__What you will do__: The essay on the trolley problem below explains several terms with "i.e." List each of these terms with the explanation the essay gives for it.

__Text segment__:
:::

Beyond the Trolley Problem


Figure 1: The classical trolley problem: the actor can pull the lever to save five people on the upper track from the out-of-control tram, condemning the person on the lower track to die.  Image CC BY-SA 4.0 McGeddon @ Wikipedia

Figure 1: The classical trolley problem: the actor can pull the lever to save five people on the upper track from the out-of-control tram, condemning the person on the lower track to die. Image CC BY-SA 4.0 McGeddon @ Wikipedia

In the recently published “Trolled by the Trolley Problem”[1] Alexander G. Mirnig and Alexander Meschtscherjakov point out the severe limitations of the trolley problem with regard to ethics- and technology assessment as applied to (semi-)autonomous vehicles. They go on to criticize the amount of effort spent on it and argue for better foci. In this essay, I'll give a short overview over their critique and want to point out other, wider potential issues in need of studying and societal deliberation beyond the artificial, construed confines of the trolley problem.

Limitations of the Trolley Problem

As laid out by Mirnig and Meschtscherjakov, the trolley problem (see fig. 1) is intended to make a point regarding ethics theory and specifically designed to be unsolvable. Deontological, i.e. rule-based, ethics-frameworks usually hold a rule that forbids killing another human being. The trolley-problem presents a situation where breaking that rule seems to align better with one's moral sense, thus making an argument for consequentialist utilitarian (i.e. outcome-focused and value-function based) ethics, where lives are compared numerically. It was never intended as a benchmark to be applied to the design of artificial moral agents, as in the case of autonomous vehicles.

In particular, Mirning and Meschtscherjakov argue, that the vast majority of situations encountered on the road are epistemological dilemmas, i.e. where the problem lies in incomplete knowledge and given more knowledge the dilemmas could be resolved. As such they argue that an improvement of sensor-technology and inter-vehicle-communication in itself helps autonomous vehicles to act more ethically, e.g. preventing crashes like the one in Williston, Florida, where a Tesla Model S failed to detect a white tractor-trailer against the sky [2].

Even where only actual ontological dilemma-situations are considered, i.e. ones wherein all knowledge is available but the situation still presents itself as a moral dilemma, trolley-problems have several inherent flaws and in general don't represent day-to-day road situations at all. Regarding the inherent flaws, usual ethic-theoretical arguments against trolley problems are, e.g. that they conflict with deontic consistency, i.e. that situations can't both mandate and forbid some action at the same time. Another argument is, that even from a deontological/rule-based perspective the options are not symmetrical and one of the options represents more rule-violations or a more severe one. For situations that truly were symmetrical, the choice wouldn't matter.

:::

__Information given__:

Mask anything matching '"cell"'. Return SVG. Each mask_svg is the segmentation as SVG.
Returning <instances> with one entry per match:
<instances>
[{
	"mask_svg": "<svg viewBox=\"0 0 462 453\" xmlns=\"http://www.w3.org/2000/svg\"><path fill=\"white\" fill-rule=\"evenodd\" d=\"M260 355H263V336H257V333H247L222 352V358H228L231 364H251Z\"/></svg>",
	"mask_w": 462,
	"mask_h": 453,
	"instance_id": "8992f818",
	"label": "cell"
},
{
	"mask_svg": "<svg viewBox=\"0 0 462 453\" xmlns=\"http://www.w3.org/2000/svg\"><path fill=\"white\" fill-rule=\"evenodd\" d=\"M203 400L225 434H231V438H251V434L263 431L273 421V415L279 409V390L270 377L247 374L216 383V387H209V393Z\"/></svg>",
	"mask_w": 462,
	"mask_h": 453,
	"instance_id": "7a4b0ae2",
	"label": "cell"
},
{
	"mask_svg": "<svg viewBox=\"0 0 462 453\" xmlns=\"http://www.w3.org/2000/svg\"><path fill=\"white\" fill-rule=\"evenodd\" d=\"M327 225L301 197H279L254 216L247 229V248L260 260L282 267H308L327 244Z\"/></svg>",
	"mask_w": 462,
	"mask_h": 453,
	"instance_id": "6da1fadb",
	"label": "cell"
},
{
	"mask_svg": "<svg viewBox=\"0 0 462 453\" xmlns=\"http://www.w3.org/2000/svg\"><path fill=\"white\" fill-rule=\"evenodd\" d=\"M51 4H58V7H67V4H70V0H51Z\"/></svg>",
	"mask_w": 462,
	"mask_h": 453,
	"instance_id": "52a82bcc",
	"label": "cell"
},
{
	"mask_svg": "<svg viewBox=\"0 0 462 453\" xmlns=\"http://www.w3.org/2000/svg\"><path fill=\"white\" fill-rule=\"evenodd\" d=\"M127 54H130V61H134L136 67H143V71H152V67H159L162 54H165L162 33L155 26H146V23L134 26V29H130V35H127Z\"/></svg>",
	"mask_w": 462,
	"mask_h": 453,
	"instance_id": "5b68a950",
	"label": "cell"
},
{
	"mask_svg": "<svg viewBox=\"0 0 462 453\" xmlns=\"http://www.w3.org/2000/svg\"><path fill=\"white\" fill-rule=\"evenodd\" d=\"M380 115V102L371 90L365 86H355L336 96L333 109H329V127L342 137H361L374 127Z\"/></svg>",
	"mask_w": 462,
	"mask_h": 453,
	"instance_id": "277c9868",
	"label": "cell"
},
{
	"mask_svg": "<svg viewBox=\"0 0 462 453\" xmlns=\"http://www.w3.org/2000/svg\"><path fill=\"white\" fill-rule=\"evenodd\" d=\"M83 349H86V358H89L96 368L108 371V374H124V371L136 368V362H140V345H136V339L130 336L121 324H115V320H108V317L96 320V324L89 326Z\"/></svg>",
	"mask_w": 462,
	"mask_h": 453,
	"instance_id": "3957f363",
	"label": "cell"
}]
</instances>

:::

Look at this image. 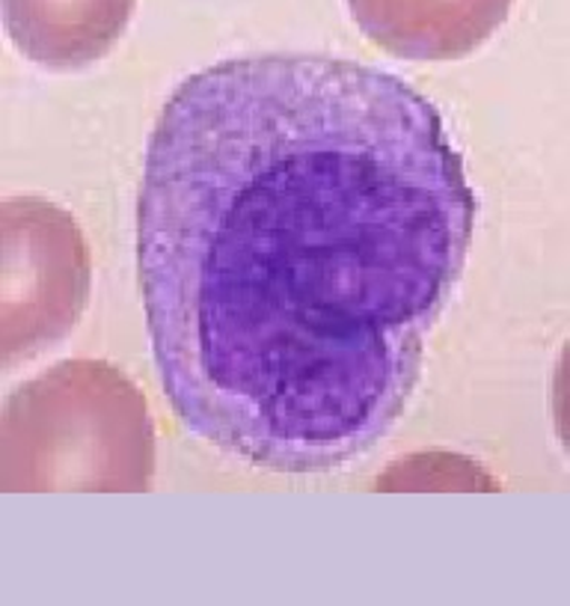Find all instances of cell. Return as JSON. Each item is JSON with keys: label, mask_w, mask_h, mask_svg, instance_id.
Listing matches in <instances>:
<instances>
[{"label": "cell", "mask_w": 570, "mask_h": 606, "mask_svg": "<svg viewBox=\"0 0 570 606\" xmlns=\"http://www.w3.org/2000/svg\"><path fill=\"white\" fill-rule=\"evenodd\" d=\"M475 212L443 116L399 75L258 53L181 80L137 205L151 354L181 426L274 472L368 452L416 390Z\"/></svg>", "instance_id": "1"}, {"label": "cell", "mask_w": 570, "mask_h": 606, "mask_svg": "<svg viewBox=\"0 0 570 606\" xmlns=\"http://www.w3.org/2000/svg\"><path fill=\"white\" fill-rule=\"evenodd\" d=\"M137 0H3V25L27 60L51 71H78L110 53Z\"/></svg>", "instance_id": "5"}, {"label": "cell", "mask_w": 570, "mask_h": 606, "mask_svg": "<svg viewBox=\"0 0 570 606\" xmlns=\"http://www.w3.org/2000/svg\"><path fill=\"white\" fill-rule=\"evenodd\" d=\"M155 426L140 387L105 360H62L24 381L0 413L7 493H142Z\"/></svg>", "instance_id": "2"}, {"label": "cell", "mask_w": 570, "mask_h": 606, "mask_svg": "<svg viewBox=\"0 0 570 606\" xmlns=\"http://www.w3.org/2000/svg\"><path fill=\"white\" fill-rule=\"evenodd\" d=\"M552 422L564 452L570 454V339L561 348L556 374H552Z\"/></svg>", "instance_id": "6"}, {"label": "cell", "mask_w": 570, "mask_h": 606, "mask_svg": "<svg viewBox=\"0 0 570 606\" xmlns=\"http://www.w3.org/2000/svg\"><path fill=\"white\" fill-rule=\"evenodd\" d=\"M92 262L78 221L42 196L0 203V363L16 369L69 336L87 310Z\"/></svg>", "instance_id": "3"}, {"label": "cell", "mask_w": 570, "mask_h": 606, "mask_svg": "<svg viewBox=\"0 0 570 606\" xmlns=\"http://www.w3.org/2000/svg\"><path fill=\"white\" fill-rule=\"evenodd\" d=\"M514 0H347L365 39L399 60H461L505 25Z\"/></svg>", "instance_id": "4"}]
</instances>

:::

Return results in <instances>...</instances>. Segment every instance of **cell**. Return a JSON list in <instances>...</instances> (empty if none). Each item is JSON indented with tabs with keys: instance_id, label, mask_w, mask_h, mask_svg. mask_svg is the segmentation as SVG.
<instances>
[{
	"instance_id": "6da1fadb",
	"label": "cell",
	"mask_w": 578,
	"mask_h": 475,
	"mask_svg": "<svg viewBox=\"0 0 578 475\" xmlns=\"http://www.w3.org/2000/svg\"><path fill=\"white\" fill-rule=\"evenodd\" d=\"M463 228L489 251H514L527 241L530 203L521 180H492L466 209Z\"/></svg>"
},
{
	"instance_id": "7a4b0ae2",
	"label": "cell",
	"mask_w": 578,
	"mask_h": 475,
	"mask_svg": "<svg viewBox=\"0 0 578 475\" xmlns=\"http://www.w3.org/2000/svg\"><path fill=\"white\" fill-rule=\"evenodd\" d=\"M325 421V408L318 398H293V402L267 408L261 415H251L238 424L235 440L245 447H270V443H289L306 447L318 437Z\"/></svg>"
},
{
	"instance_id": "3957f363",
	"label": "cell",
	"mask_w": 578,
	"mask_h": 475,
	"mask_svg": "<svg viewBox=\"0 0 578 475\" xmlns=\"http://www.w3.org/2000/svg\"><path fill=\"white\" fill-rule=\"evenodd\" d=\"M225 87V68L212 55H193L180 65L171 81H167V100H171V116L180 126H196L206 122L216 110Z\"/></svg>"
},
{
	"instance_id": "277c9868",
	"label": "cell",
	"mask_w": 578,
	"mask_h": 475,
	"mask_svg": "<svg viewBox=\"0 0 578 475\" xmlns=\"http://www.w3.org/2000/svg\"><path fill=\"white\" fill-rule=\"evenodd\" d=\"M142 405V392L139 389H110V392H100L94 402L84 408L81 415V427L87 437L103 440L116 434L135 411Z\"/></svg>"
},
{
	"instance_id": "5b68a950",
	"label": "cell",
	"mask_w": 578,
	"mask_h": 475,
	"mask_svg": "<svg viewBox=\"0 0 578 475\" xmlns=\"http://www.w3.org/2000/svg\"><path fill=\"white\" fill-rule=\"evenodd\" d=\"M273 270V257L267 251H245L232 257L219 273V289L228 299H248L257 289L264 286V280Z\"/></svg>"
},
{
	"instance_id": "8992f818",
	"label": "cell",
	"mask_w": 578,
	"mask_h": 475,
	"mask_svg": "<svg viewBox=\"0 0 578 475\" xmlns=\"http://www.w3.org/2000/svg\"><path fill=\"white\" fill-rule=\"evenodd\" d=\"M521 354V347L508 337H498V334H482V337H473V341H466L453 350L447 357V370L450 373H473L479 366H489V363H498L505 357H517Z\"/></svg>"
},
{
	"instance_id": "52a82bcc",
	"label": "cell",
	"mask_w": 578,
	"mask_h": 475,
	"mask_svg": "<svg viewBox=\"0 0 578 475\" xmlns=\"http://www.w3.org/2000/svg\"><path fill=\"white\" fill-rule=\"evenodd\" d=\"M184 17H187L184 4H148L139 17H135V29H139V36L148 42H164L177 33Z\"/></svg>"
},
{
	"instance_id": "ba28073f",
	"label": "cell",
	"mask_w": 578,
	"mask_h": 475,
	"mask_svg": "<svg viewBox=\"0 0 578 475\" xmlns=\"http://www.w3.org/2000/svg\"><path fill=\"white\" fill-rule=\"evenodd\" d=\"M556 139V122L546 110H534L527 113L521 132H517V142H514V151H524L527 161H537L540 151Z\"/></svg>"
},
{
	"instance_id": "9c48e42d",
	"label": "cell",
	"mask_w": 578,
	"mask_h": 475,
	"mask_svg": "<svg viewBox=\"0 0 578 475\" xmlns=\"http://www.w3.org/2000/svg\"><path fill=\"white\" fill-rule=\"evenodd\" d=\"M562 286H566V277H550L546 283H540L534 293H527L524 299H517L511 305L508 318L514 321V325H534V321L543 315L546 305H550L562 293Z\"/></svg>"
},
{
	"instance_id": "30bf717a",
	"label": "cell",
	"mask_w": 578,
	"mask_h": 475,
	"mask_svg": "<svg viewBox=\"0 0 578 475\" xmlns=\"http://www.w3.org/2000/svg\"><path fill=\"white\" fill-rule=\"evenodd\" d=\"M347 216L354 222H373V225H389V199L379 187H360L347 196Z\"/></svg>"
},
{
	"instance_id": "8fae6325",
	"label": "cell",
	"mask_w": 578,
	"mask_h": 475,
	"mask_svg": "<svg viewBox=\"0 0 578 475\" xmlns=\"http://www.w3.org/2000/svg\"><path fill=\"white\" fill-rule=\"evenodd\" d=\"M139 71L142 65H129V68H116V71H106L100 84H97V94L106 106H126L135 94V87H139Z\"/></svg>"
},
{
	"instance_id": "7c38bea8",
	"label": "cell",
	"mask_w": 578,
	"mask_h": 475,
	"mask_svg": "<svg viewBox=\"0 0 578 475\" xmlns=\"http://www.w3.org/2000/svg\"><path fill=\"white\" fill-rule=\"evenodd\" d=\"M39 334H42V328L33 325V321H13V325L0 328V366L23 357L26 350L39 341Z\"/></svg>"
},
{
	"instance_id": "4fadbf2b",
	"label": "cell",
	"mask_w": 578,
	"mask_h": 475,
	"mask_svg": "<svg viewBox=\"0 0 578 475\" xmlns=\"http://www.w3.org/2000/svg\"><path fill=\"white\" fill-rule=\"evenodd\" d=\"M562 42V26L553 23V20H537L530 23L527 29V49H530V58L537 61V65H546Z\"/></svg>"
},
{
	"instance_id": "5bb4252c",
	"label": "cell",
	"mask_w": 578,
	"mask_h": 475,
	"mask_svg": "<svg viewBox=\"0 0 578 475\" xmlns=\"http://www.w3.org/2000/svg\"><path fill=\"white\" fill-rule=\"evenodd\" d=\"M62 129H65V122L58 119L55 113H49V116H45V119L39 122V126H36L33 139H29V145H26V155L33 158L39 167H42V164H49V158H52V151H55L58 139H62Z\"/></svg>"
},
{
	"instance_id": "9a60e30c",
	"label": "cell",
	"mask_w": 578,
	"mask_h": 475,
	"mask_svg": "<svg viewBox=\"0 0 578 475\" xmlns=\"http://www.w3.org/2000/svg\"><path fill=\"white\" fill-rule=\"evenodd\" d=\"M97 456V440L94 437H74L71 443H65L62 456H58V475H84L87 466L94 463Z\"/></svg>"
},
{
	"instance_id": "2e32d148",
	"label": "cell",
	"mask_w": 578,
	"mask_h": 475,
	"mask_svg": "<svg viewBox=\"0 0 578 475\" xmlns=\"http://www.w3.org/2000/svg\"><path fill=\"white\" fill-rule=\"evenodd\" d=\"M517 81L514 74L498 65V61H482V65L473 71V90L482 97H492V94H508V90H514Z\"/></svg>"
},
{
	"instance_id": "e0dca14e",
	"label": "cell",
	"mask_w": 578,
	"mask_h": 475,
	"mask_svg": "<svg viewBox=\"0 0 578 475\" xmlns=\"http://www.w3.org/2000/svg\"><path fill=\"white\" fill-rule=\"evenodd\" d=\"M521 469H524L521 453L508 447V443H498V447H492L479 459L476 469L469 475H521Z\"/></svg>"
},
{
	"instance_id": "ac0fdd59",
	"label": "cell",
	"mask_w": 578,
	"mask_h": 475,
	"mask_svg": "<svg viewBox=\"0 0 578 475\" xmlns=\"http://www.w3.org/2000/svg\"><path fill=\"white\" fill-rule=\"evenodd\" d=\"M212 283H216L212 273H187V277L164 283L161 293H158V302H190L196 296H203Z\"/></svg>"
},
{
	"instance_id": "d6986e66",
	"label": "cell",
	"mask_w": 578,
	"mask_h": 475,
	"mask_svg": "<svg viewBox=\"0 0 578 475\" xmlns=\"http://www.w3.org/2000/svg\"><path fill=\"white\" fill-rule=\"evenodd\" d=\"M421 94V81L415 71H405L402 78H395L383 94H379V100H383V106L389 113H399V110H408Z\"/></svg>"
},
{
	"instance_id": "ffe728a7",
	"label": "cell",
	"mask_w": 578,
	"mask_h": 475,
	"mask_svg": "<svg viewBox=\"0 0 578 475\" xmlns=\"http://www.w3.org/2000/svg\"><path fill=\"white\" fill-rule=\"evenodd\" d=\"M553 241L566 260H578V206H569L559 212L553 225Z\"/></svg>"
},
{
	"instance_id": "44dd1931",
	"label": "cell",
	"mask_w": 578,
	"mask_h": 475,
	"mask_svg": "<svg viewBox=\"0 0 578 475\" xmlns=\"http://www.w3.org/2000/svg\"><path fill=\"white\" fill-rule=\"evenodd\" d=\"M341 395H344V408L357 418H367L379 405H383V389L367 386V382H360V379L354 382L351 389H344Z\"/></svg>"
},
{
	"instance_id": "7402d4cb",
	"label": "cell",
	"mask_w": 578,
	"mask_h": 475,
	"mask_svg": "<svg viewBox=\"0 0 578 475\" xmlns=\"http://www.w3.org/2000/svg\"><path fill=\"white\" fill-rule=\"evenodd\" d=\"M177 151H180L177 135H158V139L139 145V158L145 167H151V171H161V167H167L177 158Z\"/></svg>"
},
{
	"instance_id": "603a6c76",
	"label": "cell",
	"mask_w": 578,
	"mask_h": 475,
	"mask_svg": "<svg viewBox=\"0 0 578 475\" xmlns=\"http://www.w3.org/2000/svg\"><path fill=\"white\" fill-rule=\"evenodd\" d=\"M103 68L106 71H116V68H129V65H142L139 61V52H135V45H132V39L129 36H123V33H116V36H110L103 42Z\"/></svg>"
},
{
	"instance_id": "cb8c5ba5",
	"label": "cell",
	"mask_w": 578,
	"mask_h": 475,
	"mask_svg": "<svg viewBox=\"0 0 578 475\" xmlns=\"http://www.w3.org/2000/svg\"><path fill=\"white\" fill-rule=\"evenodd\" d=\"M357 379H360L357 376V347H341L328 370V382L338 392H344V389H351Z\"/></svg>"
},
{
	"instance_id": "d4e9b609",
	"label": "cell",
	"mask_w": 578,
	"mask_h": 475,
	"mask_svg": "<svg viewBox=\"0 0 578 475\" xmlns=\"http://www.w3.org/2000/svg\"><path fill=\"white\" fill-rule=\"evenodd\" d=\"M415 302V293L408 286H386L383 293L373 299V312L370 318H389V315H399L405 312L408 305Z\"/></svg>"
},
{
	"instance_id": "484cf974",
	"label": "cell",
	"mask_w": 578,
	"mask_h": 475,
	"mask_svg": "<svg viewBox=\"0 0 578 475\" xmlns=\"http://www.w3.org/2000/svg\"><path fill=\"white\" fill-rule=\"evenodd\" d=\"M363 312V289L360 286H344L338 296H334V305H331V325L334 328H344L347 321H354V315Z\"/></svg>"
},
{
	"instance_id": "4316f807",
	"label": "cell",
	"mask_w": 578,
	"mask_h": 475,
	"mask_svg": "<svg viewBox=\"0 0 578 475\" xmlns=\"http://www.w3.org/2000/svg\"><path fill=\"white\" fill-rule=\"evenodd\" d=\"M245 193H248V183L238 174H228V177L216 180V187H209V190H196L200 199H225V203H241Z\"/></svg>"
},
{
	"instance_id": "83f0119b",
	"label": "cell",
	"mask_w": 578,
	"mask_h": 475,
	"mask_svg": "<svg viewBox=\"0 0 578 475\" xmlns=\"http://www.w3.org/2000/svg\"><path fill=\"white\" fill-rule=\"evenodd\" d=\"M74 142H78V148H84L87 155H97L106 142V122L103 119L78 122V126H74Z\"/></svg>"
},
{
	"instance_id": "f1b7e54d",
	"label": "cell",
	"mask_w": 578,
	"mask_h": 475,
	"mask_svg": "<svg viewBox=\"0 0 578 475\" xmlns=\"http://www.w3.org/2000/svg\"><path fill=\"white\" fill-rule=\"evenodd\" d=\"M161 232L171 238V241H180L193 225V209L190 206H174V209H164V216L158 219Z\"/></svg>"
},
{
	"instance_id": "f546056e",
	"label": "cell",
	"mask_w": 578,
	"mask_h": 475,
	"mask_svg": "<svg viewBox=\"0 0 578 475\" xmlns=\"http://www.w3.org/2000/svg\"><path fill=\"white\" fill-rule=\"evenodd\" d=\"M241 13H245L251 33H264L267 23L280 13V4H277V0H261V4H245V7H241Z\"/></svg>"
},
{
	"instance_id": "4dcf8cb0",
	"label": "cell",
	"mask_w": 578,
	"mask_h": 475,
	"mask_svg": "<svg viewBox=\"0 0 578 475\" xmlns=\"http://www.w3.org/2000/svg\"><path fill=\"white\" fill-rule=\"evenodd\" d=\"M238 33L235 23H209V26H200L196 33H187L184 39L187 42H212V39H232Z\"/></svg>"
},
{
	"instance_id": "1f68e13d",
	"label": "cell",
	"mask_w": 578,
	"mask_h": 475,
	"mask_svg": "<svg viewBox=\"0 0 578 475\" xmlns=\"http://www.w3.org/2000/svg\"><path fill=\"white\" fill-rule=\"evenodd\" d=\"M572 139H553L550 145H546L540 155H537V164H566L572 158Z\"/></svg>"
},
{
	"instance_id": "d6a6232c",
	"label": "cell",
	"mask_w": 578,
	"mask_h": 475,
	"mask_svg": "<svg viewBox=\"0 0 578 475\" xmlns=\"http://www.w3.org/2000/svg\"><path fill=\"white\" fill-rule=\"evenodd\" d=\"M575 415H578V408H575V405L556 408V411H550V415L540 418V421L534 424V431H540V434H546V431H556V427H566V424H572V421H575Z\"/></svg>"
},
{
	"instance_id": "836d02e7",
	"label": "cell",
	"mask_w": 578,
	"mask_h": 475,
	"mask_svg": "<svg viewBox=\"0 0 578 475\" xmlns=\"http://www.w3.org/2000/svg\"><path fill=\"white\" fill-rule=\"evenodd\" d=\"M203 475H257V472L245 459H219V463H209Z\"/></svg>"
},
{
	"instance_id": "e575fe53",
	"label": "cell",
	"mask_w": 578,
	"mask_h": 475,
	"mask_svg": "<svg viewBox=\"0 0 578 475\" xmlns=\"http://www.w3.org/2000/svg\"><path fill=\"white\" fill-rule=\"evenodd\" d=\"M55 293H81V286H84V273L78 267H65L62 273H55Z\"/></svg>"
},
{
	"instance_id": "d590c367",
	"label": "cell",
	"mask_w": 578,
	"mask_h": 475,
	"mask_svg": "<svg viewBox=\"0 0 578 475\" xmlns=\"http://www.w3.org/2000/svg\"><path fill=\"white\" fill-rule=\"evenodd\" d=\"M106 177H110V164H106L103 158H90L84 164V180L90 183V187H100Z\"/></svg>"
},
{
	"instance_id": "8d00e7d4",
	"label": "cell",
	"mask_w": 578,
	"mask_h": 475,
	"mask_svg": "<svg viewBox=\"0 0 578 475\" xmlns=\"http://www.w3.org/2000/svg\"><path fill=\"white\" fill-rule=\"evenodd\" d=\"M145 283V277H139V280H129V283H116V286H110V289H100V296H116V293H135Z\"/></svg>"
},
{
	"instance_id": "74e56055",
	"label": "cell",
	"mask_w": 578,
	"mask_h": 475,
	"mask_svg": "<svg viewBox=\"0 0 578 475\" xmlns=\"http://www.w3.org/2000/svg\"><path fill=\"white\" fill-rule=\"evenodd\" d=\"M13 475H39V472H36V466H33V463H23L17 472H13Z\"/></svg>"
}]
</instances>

:::

__Finished exercise__:
- Deontological: rule-based
- Consequentialist utilitarian: outcome-focused and value-function based
- Epistemological dilemmas: where the problem lies in incomplete knowledge and given more knowledge the dilemmas could be resolved
- Ontological dilemma-situations: ones wherein all knowledge is available but the situation still presents itself as a moral dilemma
- Deontic consistency: that situations can't both mandate and forbid some action at the same time